_Written task_
Pull together every line of the data below that contains the string "locate".

Saved data entries:
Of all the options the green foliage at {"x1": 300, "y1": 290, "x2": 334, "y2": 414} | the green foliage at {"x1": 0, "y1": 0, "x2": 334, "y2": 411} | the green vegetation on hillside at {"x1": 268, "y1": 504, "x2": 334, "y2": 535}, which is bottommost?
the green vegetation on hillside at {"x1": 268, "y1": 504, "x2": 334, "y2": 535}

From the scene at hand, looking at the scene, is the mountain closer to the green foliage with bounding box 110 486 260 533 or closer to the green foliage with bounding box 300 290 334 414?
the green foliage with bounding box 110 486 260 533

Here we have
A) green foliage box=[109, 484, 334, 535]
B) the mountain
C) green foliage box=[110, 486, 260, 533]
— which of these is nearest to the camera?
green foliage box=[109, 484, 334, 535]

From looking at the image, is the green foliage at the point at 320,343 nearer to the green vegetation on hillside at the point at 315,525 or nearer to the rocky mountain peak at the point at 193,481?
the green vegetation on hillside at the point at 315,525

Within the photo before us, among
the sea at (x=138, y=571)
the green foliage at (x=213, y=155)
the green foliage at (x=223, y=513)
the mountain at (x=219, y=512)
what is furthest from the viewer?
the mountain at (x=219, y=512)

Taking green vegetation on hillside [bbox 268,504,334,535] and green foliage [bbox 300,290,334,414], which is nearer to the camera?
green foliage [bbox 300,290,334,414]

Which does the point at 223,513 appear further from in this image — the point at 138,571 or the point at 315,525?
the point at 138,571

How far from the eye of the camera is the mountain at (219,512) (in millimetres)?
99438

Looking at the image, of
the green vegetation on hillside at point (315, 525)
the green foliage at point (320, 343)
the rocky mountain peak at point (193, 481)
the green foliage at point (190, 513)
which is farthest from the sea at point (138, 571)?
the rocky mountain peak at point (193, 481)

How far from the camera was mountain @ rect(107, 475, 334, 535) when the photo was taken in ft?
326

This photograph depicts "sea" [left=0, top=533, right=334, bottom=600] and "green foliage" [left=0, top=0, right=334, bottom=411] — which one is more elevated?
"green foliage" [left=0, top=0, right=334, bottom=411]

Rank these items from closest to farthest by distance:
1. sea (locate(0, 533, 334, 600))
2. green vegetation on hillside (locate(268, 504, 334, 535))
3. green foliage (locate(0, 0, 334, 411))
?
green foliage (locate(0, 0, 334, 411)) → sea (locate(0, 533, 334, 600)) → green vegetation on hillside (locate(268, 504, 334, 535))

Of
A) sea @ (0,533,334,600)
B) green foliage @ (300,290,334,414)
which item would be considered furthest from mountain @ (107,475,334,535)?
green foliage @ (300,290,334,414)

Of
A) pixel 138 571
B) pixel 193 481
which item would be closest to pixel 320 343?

_Output below_
1. sea (locate(0, 533, 334, 600))
2. green vegetation on hillside (locate(268, 504, 334, 535))
3. green foliage (locate(0, 0, 334, 411))
green foliage (locate(0, 0, 334, 411)) → sea (locate(0, 533, 334, 600)) → green vegetation on hillside (locate(268, 504, 334, 535))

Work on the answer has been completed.